--- begin MATERIAL PROVIDED ---

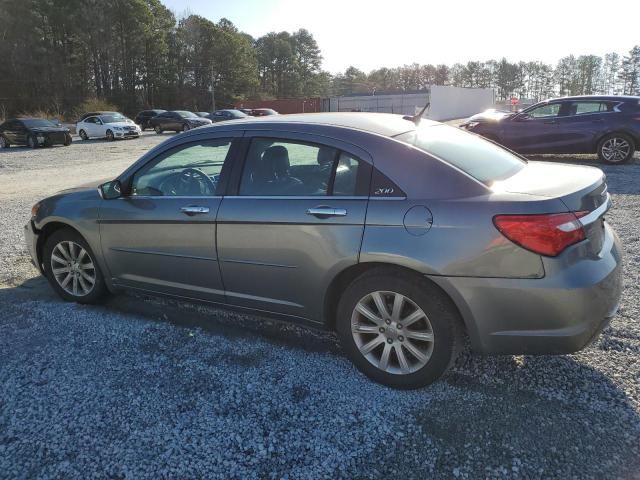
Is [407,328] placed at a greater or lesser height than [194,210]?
lesser

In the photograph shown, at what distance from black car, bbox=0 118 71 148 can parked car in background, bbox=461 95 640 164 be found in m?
21.6

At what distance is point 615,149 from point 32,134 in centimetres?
2458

--- end MATERIAL PROVIDED ---

→ **WHAT THE EXERCISE ASKS**
Transcribe each entry precisely as given, leaving the pictures out.

→ **WRITTEN ANSWER**
Is [407,328] placed at a greater or lesser height than [194,210]?
lesser

In the photograph shown, at what distance from black car, bbox=0 118 71 148 can parked car in background, bbox=461 95 640 164 be found in m?
21.6

At what distance is point 615,149 from point 32,134 in centimetres?
2458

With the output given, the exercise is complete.